His eh answers, his medium answers and his weak answers. And he’ll probably come back again to talk to us because this is a different kind of format than those very quick cable news hits where you just get the very tippy top of your talking points out in three or four minutes. So if you guys are interested in hearing about different topics, let me know so we can, we can ask him those questions. His primary platform, I actually didn’t talk about at all his, his, his issue that he’s running on, which is ESG. You and I talk about ESG all the time and he’s so vocal on ESG, I thought that, you know, if you want to learn about where he stands on that, we could have a whole separate episode on that. Or you can look up some of his other talking points. 
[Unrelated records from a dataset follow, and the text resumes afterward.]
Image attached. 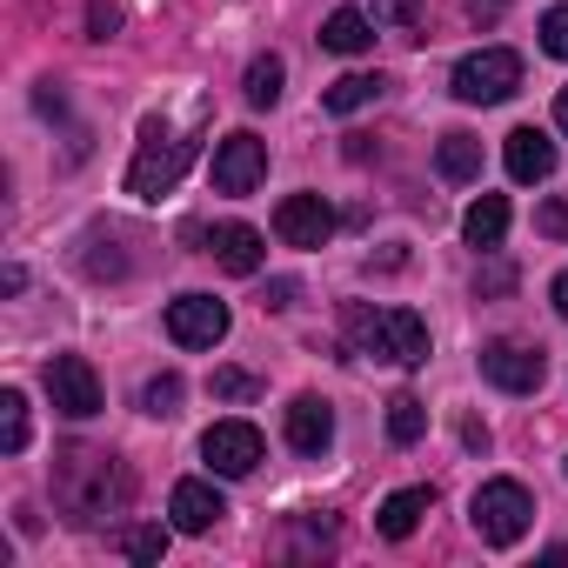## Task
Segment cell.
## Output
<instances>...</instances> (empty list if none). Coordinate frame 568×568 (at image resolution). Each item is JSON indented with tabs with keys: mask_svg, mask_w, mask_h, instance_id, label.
Masks as SVG:
<instances>
[{
	"mask_svg": "<svg viewBox=\"0 0 568 568\" xmlns=\"http://www.w3.org/2000/svg\"><path fill=\"white\" fill-rule=\"evenodd\" d=\"M322 48H328V54H368V48H375V21H368L362 8H335V14L322 21Z\"/></svg>",
	"mask_w": 568,
	"mask_h": 568,
	"instance_id": "17",
	"label": "cell"
},
{
	"mask_svg": "<svg viewBox=\"0 0 568 568\" xmlns=\"http://www.w3.org/2000/svg\"><path fill=\"white\" fill-rule=\"evenodd\" d=\"M501 288H515V274H508V267H488V274H481V295H501Z\"/></svg>",
	"mask_w": 568,
	"mask_h": 568,
	"instance_id": "31",
	"label": "cell"
},
{
	"mask_svg": "<svg viewBox=\"0 0 568 568\" xmlns=\"http://www.w3.org/2000/svg\"><path fill=\"white\" fill-rule=\"evenodd\" d=\"M194 148H201V134H168L161 121H148V128H141V154H134V168H128V194H134V201L174 194V181L187 174Z\"/></svg>",
	"mask_w": 568,
	"mask_h": 568,
	"instance_id": "3",
	"label": "cell"
},
{
	"mask_svg": "<svg viewBox=\"0 0 568 568\" xmlns=\"http://www.w3.org/2000/svg\"><path fill=\"white\" fill-rule=\"evenodd\" d=\"M328 442H335V408L322 395H295L288 402V448L295 455H328Z\"/></svg>",
	"mask_w": 568,
	"mask_h": 568,
	"instance_id": "13",
	"label": "cell"
},
{
	"mask_svg": "<svg viewBox=\"0 0 568 568\" xmlns=\"http://www.w3.org/2000/svg\"><path fill=\"white\" fill-rule=\"evenodd\" d=\"M462 234H468V247H501V234H508V201H501V194H481V201L462 214Z\"/></svg>",
	"mask_w": 568,
	"mask_h": 568,
	"instance_id": "18",
	"label": "cell"
},
{
	"mask_svg": "<svg viewBox=\"0 0 568 568\" xmlns=\"http://www.w3.org/2000/svg\"><path fill=\"white\" fill-rule=\"evenodd\" d=\"M555 128H561V134H568V88H561V94H555Z\"/></svg>",
	"mask_w": 568,
	"mask_h": 568,
	"instance_id": "33",
	"label": "cell"
},
{
	"mask_svg": "<svg viewBox=\"0 0 568 568\" xmlns=\"http://www.w3.org/2000/svg\"><path fill=\"white\" fill-rule=\"evenodd\" d=\"M348 348L362 362L422 368L428 362V322L415 308H348Z\"/></svg>",
	"mask_w": 568,
	"mask_h": 568,
	"instance_id": "2",
	"label": "cell"
},
{
	"mask_svg": "<svg viewBox=\"0 0 568 568\" xmlns=\"http://www.w3.org/2000/svg\"><path fill=\"white\" fill-rule=\"evenodd\" d=\"M168 515H174V528H181V535H207V528L227 515V501H221V488H214V481H174Z\"/></svg>",
	"mask_w": 568,
	"mask_h": 568,
	"instance_id": "14",
	"label": "cell"
},
{
	"mask_svg": "<svg viewBox=\"0 0 568 568\" xmlns=\"http://www.w3.org/2000/svg\"><path fill=\"white\" fill-rule=\"evenodd\" d=\"M261 174H267V141L247 134V128H234V134L214 148V187H221V194H254Z\"/></svg>",
	"mask_w": 568,
	"mask_h": 568,
	"instance_id": "8",
	"label": "cell"
},
{
	"mask_svg": "<svg viewBox=\"0 0 568 568\" xmlns=\"http://www.w3.org/2000/svg\"><path fill=\"white\" fill-rule=\"evenodd\" d=\"M375 101H382V74H342V81H328V94H322L328 114H362V108H375Z\"/></svg>",
	"mask_w": 568,
	"mask_h": 568,
	"instance_id": "19",
	"label": "cell"
},
{
	"mask_svg": "<svg viewBox=\"0 0 568 568\" xmlns=\"http://www.w3.org/2000/svg\"><path fill=\"white\" fill-rule=\"evenodd\" d=\"M535 227H541L548 241H568V201H541V207H535Z\"/></svg>",
	"mask_w": 568,
	"mask_h": 568,
	"instance_id": "29",
	"label": "cell"
},
{
	"mask_svg": "<svg viewBox=\"0 0 568 568\" xmlns=\"http://www.w3.org/2000/svg\"><path fill=\"white\" fill-rule=\"evenodd\" d=\"M207 388H214V402H254V395H261V382H254L247 368H214Z\"/></svg>",
	"mask_w": 568,
	"mask_h": 568,
	"instance_id": "27",
	"label": "cell"
},
{
	"mask_svg": "<svg viewBox=\"0 0 568 568\" xmlns=\"http://www.w3.org/2000/svg\"><path fill=\"white\" fill-rule=\"evenodd\" d=\"M541 54L568 61V8H548V14H541Z\"/></svg>",
	"mask_w": 568,
	"mask_h": 568,
	"instance_id": "28",
	"label": "cell"
},
{
	"mask_svg": "<svg viewBox=\"0 0 568 568\" xmlns=\"http://www.w3.org/2000/svg\"><path fill=\"white\" fill-rule=\"evenodd\" d=\"M435 168H442V181H475L481 174V141L475 134H442Z\"/></svg>",
	"mask_w": 568,
	"mask_h": 568,
	"instance_id": "20",
	"label": "cell"
},
{
	"mask_svg": "<svg viewBox=\"0 0 568 568\" xmlns=\"http://www.w3.org/2000/svg\"><path fill=\"white\" fill-rule=\"evenodd\" d=\"M548 295H555V315L568 322V274H555V288H548Z\"/></svg>",
	"mask_w": 568,
	"mask_h": 568,
	"instance_id": "32",
	"label": "cell"
},
{
	"mask_svg": "<svg viewBox=\"0 0 568 568\" xmlns=\"http://www.w3.org/2000/svg\"><path fill=\"white\" fill-rule=\"evenodd\" d=\"M168 335H174V348H214L227 335V302H214V295L168 302Z\"/></svg>",
	"mask_w": 568,
	"mask_h": 568,
	"instance_id": "10",
	"label": "cell"
},
{
	"mask_svg": "<svg viewBox=\"0 0 568 568\" xmlns=\"http://www.w3.org/2000/svg\"><path fill=\"white\" fill-rule=\"evenodd\" d=\"M481 375H488L501 395H535L541 375H548V355L528 348V342H488V348H481Z\"/></svg>",
	"mask_w": 568,
	"mask_h": 568,
	"instance_id": "9",
	"label": "cell"
},
{
	"mask_svg": "<svg viewBox=\"0 0 568 568\" xmlns=\"http://www.w3.org/2000/svg\"><path fill=\"white\" fill-rule=\"evenodd\" d=\"M48 481H54V508L74 528H101V521L128 515V501H134V475L108 448H88V442L54 448V475Z\"/></svg>",
	"mask_w": 568,
	"mask_h": 568,
	"instance_id": "1",
	"label": "cell"
},
{
	"mask_svg": "<svg viewBox=\"0 0 568 568\" xmlns=\"http://www.w3.org/2000/svg\"><path fill=\"white\" fill-rule=\"evenodd\" d=\"M0 448L8 455L28 448V395L21 388H0Z\"/></svg>",
	"mask_w": 568,
	"mask_h": 568,
	"instance_id": "22",
	"label": "cell"
},
{
	"mask_svg": "<svg viewBox=\"0 0 568 568\" xmlns=\"http://www.w3.org/2000/svg\"><path fill=\"white\" fill-rule=\"evenodd\" d=\"M121 555H128V561H161V555H168V528H154V521L128 528V535H121Z\"/></svg>",
	"mask_w": 568,
	"mask_h": 568,
	"instance_id": "25",
	"label": "cell"
},
{
	"mask_svg": "<svg viewBox=\"0 0 568 568\" xmlns=\"http://www.w3.org/2000/svg\"><path fill=\"white\" fill-rule=\"evenodd\" d=\"M274 234L288 241V247H322L335 234V207L322 194H288V201L274 207Z\"/></svg>",
	"mask_w": 568,
	"mask_h": 568,
	"instance_id": "11",
	"label": "cell"
},
{
	"mask_svg": "<svg viewBox=\"0 0 568 568\" xmlns=\"http://www.w3.org/2000/svg\"><path fill=\"white\" fill-rule=\"evenodd\" d=\"M501 161H508L515 181H548V174H555V141H548L541 128H515L508 148H501Z\"/></svg>",
	"mask_w": 568,
	"mask_h": 568,
	"instance_id": "15",
	"label": "cell"
},
{
	"mask_svg": "<svg viewBox=\"0 0 568 568\" xmlns=\"http://www.w3.org/2000/svg\"><path fill=\"white\" fill-rule=\"evenodd\" d=\"M468 521H475V535L488 548H515L528 535V521H535V495L521 481H481L475 501H468Z\"/></svg>",
	"mask_w": 568,
	"mask_h": 568,
	"instance_id": "4",
	"label": "cell"
},
{
	"mask_svg": "<svg viewBox=\"0 0 568 568\" xmlns=\"http://www.w3.org/2000/svg\"><path fill=\"white\" fill-rule=\"evenodd\" d=\"M181 395H187V382H181V375H154V382L141 388V408H148L154 422H168V415H181Z\"/></svg>",
	"mask_w": 568,
	"mask_h": 568,
	"instance_id": "24",
	"label": "cell"
},
{
	"mask_svg": "<svg viewBox=\"0 0 568 568\" xmlns=\"http://www.w3.org/2000/svg\"><path fill=\"white\" fill-rule=\"evenodd\" d=\"M375 21L382 28H402V34H422L428 8H422V0H375Z\"/></svg>",
	"mask_w": 568,
	"mask_h": 568,
	"instance_id": "26",
	"label": "cell"
},
{
	"mask_svg": "<svg viewBox=\"0 0 568 568\" xmlns=\"http://www.w3.org/2000/svg\"><path fill=\"white\" fill-rule=\"evenodd\" d=\"M48 395H54V408H61L68 422L101 415V375H94V362H88V355H54V362H48Z\"/></svg>",
	"mask_w": 568,
	"mask_h": 568,
	"instance_id": "6",
	"label": "cell"
},
{
	"mask_svg": "<svg viewBox=\"0 0 568 568\" xmlns=\"http://www.w3.org/2000/svg\"><path fill=\"white\" fill-rule=\"evenodd\" d=\"M515 88H521V54H508V48H481V54L455 61V101H468V108H495Z\"/></svg>",
	"mask_w": 568,
	"mask_h": 568,
	"instance_id": "5",
	"label": "cell"
},
{
	"mask_svg": "<svg viewBox=\"0 0 568 568\" xmlns=\"http://www.w3.org/2000/svg\"><path fill=\"white\" fill-rule=\"evenodd\" d=\"M261 455H267V442H261L254 422H214V428L201 435V462H207L214 475H254Z\"/></svg>",
	"mask_w": 568,
	"mask_h": 568,
	"instance_id": "7",
	"label": "cell"
},
{
	"mask_svg": "<svg viewBox=\"0 0 568 568\" xmlns=\"http://www.w3.org/2000/svg\"><path fill=\"white\" fill-rule=\"evenodd\" d=\"M201 241H207V254H214L227 274H261V261H267V247H261V234H254L247 221H221V227H207Z\"/></svg>",
	"mask_w": 568,
	"mask_h": 568,
	"instance_id": "12",
	"label": "cell"
},
{
	"mask_svg": "<svg viewBox=\"0 0 568 568\" xmlns=\"http://www.w3.org/2000/svg\"><path fill=\"white\" fill-rule=\"evenodd\" d=\"M435 508V488H395L388 501H382V515H375V528L388 535V541H408L415 535V521Z\"/></svg>",
	"mask_w": 568,
	"mask_h": 568,
	"instance_id": "16",
	"label": "cell"
},
{
	"mask_svg": "<svg viewBox=\"0 0 568 568\" xmlns=\"http://www.w3.org/2000/svg\"><path fill=\"white\" fill-rule=\"evenodd\" d=\"M388 435H395L402 448L422 442V435H428V408H422L415 395H395V402H388Z\"/></svg>",
	"mask_w": 568,
	"mask_h": 568,
	"instance_id": "23",
	"label": "cell"
},
{
	"mask_svg": "<svg viewBox=\"0 0 568 568\" xmlns=\"http://www.w3.org/2000/svg\"><path fill=\"white\" fill-rule=\"evenodd\" d=\"M468 8H475V14H501V8H508V0H468Z\"/></svg>",
	"mask_w": 568,
	"mask_h": 568,
	"instance_id": "34",
	"label": "cell"
},
{
	"mask_svg": "<svg viewBox=\"0 0 568 568\" xmlns=\"http://www.w3.org/2000/svg\"><path fill=\"white\" fill-rule=\"evenodd\" d=\"M281 81H288L281 54H254V61H247V108H274V101H281Z\"/></svg>",
	"mask_w": 568,
	"mask_h": 568,
	"instance_id": "21",
	"label": "cell"
},
{
	"mask_svg": "<svg viewBox=\"0 0 568 568\" xmlns=\"http://www.w3.org/2000/svg\"><path fill=\"white\" fill-rule=\"evenodd\" d=\"M114 28H121V8H114V0H94V8H88V34H94V41H108Z\"/></svg>",
	"mask_w": 568,
	"mask_h": 568,
	"instance_id": "30",
	"label": "cell"
}]
</instances>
There are some interesting things that he claims about his company that supposedly anti-ESG investing that I think we could address. But let me know what you want to hear from him and in the meantime, make sure you subscribe to the show. My goal and my hope for the upcoming 2024 presidential election is to invite all of the presidential candidates on both sides of the aisle to come and have this longer sit down with us where we can ask these in-depth questions and analyze their thought processes and their judgment and how, who they are, how they think, where they stand on these issues, especially some of the more uncomfortable issues. So presidential candidates, if you are courageous enough to do this, if you are confident enough to do this, if you understand that this is a good faith exchange, answering all these things that are important to us, the voters whose vote you are courting stick around because we’re going to be doing this for the next year and a half. Thank you for watching. Thank you for listening. I’m Liz Wheeler. This is the Liz Wheeler Show.